**TASK INSTRUCTIONS**
Go to the line with "salya : Pembroke" in the material below and copy from there through the line with "Mobula ray is", exactly. Pictures are not copied.
:: RECORDS SUPPLIED
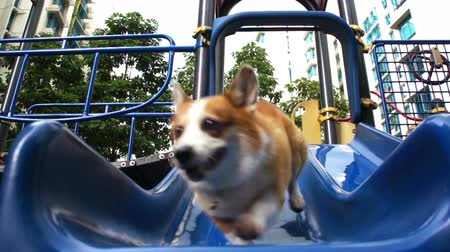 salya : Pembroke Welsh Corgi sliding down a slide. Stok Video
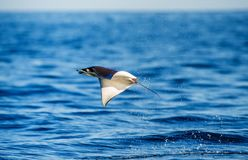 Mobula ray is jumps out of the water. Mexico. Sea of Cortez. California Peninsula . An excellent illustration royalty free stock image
::::
:: RECORDS SUPPLIED
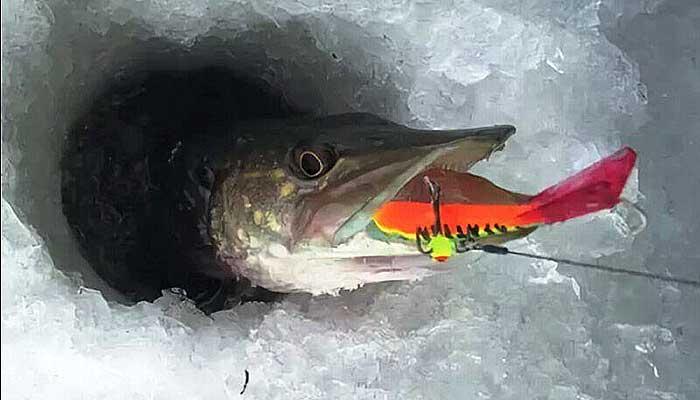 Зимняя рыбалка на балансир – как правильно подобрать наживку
::::
**ANSWER TO THE EXERCISE**
 salya : Pembroke Welsh Corgi sliding down a slide. Stok Video
 Mobula ray is jumps out of the water. Mexico. Sea of Cortez. California Peninsula . An excellent illustration royalty free stock image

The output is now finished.